Nor did they find the what the arbitrator, a former New Mexico State Supreme Court Chief Justice William Riordan wrote about H Wayne Knight and Michael McNamara.  His decades of experience  listening to witness testimony lead him to believe that; Knight and McNamara "lacked credibility in the face of contradictory evidence from any other witnessemphasis added

He didn't call them liars, but I will.

The APS Resource Officer's testimony is also conflicted.  It was offered in retaliation for my taking a photograph of him permitting students to engage in prohibited behavior.

Specifically, it was in the Hoover cafeteria before the first bell. Students were actively engaged in the usual eating, chatting, tomfoolery, and copying each other's home work.

Cheating is of course prohibited behavior but the administration chose to enable it rather than confront it.  Students cheated brazenly because H Wayne Knight enabled them to.

In any event, the resource officer was sitting at a cafeteria table, in the midst of all the cheating and who knows what else, reading a newspaper.  I took a photograph of a public servant, in a public place, and within his public service, derelict in his duty.

Exhibit A includes complaints made by the parents of a chronically disruptive student.  Because Esquivel and his lawyers couldn't figure out how to remove it, Exhibit A still includes a letter I wrote about complaints and the complainants.  In it, I offered that we all take polygraphs - liars to pay for them all.  Knight wrote, do what you want, we are not obligated to participate.

Nor was I asked during my lengthy deposition, nor in any other venue to respond to anything alleged in Exhibit A.  The accusations are on the record, my denials are not.

They dropped another brand new tidbit in the pile, an incident report supposedly typed up by APS Police Chief Bill Reed.  It does not bear a Bates number and this is the first time they have produced it despite several requests for its production, and as many denials that any such record ever existed.  It was "found" too late to depose Bill Reed, or to respond to it in writing.

Another late allegation; that I had disciplinary issues before leaving APS.  The accusation comes too late to refute either in deposition or affidavit.  The record shows, the disciplinary issues were complaints filed in retaliation for my several complaints against them; in especially, despite the fact that they were directly responsible for enforcing the rules they, as a matter of course, permitted students to engage in prohibited behavior.

Esquivel and his lawyer would have the judge carefully consider all of the unsubstantiated allegations that were made against me in retaliation for my legitimate complaints over of their incompetence and corruption, without giving me any opportunity at all to rebut their efforts to defame.
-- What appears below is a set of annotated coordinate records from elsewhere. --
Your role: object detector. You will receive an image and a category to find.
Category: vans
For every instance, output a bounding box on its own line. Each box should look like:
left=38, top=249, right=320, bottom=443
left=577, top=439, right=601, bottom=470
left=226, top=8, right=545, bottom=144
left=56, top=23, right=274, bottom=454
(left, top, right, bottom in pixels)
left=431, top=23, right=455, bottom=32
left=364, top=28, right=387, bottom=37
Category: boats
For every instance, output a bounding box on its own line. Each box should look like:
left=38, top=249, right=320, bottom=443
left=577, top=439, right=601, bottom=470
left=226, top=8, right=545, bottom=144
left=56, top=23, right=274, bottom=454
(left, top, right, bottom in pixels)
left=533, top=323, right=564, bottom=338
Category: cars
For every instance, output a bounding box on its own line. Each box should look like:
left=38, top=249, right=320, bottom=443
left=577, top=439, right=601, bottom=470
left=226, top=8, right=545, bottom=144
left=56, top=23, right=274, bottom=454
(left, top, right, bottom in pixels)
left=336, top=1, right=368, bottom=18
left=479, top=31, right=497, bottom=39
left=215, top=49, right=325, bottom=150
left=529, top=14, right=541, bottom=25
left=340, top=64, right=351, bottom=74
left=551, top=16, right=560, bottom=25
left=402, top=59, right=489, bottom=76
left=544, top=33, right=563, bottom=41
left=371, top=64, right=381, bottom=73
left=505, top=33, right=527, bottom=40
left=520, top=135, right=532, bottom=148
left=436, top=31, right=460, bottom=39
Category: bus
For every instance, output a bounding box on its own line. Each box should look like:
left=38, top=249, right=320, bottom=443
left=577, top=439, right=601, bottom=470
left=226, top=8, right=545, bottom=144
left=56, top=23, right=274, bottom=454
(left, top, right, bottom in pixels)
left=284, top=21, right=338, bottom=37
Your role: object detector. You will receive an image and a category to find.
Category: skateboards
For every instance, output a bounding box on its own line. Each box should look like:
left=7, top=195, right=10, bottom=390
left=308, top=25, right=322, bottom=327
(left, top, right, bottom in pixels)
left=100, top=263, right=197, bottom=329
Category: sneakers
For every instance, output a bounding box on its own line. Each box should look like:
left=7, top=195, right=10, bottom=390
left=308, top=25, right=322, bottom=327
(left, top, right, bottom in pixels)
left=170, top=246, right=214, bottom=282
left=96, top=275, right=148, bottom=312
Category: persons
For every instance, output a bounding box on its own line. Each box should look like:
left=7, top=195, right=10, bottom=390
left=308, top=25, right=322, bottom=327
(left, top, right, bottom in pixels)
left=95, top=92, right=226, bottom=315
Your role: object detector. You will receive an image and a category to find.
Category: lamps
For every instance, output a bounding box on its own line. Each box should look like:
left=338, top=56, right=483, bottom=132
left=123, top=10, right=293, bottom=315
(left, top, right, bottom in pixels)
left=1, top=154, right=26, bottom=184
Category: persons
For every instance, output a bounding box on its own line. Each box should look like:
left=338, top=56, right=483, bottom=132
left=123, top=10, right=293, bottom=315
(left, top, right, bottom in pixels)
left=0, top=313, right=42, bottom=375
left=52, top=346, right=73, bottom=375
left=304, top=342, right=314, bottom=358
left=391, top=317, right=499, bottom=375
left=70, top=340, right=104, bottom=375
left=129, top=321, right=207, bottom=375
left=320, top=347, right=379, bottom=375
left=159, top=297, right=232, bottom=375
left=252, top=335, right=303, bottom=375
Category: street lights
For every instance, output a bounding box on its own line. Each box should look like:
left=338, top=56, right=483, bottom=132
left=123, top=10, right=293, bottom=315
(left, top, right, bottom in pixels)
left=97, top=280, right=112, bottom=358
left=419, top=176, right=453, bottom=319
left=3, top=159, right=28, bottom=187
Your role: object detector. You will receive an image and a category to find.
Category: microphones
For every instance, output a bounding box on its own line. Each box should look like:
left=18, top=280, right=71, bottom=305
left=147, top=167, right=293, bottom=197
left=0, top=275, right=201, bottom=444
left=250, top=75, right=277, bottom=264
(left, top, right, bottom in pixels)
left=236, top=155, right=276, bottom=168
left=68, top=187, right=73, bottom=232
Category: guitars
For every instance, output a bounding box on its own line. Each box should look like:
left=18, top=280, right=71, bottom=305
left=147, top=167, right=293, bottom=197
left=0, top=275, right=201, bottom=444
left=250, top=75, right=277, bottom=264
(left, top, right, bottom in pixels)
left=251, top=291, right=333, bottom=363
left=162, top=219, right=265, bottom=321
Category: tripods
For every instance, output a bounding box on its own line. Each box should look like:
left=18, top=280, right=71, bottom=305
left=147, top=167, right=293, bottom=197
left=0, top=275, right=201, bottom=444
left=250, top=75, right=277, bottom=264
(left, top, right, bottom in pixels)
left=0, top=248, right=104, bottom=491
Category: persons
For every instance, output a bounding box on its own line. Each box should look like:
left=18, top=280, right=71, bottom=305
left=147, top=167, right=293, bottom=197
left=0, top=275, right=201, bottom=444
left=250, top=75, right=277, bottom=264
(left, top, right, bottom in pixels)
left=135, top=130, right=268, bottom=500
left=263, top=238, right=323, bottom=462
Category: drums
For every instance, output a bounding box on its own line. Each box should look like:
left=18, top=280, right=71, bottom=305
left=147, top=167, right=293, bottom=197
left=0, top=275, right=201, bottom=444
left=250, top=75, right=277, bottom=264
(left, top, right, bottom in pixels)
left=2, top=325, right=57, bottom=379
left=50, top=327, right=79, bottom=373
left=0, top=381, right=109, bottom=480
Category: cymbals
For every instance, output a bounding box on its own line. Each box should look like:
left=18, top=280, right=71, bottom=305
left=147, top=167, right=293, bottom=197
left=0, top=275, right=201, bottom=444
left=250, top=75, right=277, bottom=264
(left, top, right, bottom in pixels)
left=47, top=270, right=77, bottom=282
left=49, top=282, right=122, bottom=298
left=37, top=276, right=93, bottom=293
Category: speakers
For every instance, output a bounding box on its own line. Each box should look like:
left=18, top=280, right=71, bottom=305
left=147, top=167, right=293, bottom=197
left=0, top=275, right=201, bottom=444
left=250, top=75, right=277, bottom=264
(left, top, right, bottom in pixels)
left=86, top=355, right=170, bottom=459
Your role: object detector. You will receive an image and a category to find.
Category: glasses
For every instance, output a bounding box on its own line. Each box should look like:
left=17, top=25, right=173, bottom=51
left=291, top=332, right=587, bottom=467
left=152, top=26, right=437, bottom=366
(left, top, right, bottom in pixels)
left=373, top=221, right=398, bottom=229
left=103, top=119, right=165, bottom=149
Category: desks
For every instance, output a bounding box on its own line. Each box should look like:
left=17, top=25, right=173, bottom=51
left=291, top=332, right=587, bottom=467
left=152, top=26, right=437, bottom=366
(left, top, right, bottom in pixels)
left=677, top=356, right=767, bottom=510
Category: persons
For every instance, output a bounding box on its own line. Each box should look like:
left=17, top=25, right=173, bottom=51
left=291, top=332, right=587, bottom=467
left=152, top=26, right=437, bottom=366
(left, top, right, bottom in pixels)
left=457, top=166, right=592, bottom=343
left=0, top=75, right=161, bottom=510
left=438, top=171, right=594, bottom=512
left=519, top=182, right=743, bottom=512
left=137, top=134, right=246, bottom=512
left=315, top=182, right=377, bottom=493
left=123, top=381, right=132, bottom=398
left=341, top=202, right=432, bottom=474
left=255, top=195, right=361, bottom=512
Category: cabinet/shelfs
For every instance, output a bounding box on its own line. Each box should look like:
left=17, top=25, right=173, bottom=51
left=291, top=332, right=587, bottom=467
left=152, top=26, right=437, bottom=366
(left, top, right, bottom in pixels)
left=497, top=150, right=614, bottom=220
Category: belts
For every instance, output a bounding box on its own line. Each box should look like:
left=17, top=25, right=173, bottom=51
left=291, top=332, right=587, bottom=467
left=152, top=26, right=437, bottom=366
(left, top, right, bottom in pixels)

Winston Brooks threatened this defamation more than four years ago, link.  After an "incident" in which it is alleged that I "took a fighting stance" with Brooks, and of which, the security camera footage has conveniently been destroyed, Brooks threatened to publicly humiliate me if I continued to point to the lack of due process for complaints filed against him, other administrators and board members.  He said;

We should just follow Marty Esquivel's suggestion,
that the circumstances of your termination be examined
and made public.
I informed him, they already were,  link.

And now, apparently the false allegations and defamation will come out again in an effort to chill me from my resolve. and to illustrate for any other potential whistle blowers what will happen to them if they do.

I asked a teacher once to testify to the truth in my behalf.  She offered that she couldn't afford to lose her job.  Look, she said, at what they have done to you.

Marty Esquivel tells students, their character rides on their willingness to do more than the law requires and less than the law allows.

I would call this poor role modeling by the absolute senior-most role model in the entire leadership of the APS of a nationally recognized, accepted and respected code of ethical conduct; the APS student standards of conduct, the Pillars of Character Counts!

Esquivel's cronies at the Journal won't call it anything at all.